The Internet Archive Wayback Machine and Copyrights
Posted by admin on October 29, 2011 in Uncategorized
“Most institutions cannot touch this because it hits every privacy, copyright, and export controversy.” – 1996 quote from Brewster Kahle, Founder of the Internet Archive.
The Internet Archive’s Wayback Machine is a great resource where many Internet sites are archived but what about the copyrights issues? About 10 years ago I found they had they republished my web sites without permission so I made a removal request. I was surprised to see they kept pushing back when I made the requests and said to use the “robots.txt” method of removing material. They certainly have no legal authority to demand changes in the robots.txt file and many people who publish blogs and the like do not have access to change the file. Also, according to their latest tax returns, they generated over $8 Million in revenue for “providing web crawling and hosting.” It is unclear where all this revenue comes from but it looks like they are selling the data.
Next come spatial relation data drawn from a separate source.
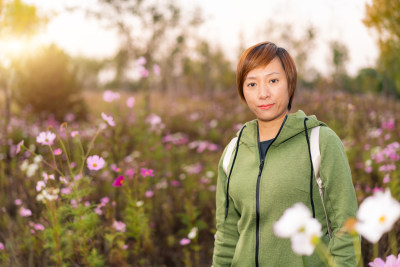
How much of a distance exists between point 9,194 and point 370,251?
155 inches

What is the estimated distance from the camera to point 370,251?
7.95ft

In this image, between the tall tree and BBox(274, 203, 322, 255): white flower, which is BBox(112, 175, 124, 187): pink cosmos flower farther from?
the tall tree

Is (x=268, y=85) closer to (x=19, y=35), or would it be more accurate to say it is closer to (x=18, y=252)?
(x=18, y=252)

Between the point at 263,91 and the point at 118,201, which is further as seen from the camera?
the point at 118,201

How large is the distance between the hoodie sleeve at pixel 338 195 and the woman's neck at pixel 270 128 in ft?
0.85

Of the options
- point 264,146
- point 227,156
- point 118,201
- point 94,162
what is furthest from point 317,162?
point 118,201

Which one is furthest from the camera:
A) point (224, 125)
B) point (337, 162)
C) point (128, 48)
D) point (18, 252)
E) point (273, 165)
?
point (128, 48)

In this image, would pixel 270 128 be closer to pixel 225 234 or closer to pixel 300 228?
pixel 225 234

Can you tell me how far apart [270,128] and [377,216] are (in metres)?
1.02

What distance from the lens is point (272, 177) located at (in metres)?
1.45

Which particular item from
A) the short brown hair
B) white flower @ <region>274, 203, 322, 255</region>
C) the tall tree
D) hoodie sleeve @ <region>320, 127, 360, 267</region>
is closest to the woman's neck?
the short brown hair

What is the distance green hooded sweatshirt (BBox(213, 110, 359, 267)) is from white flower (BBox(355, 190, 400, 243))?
0.69 meters

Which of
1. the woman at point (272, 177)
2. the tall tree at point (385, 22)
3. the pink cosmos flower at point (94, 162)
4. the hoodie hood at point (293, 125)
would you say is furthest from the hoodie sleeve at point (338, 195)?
the tall tree at point (385, 22)

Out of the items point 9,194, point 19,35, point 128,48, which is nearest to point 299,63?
point 128,48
The Internet archive apparently refuses to publicly discuss many of their policies because there is no legal basis to do what they are doing. The Internet archive has an article at their web site called Internet Archives and Copyright but it never actually discusses the operation of the Internet Archives, robots.txt, removals, or posting all this stuff without permission. See the paper Proceed With Caution: How Digital Archives Have Been Left in the Dark that states:
Digital archives face many legal barriers, including practically perpetual copyright terms in the material they include, an uncertain fair use doctrine, a chaotic licensing scheme, and a proliferation of online contracting that threaten archivists’ efforts to construct comprehensive digital libraries.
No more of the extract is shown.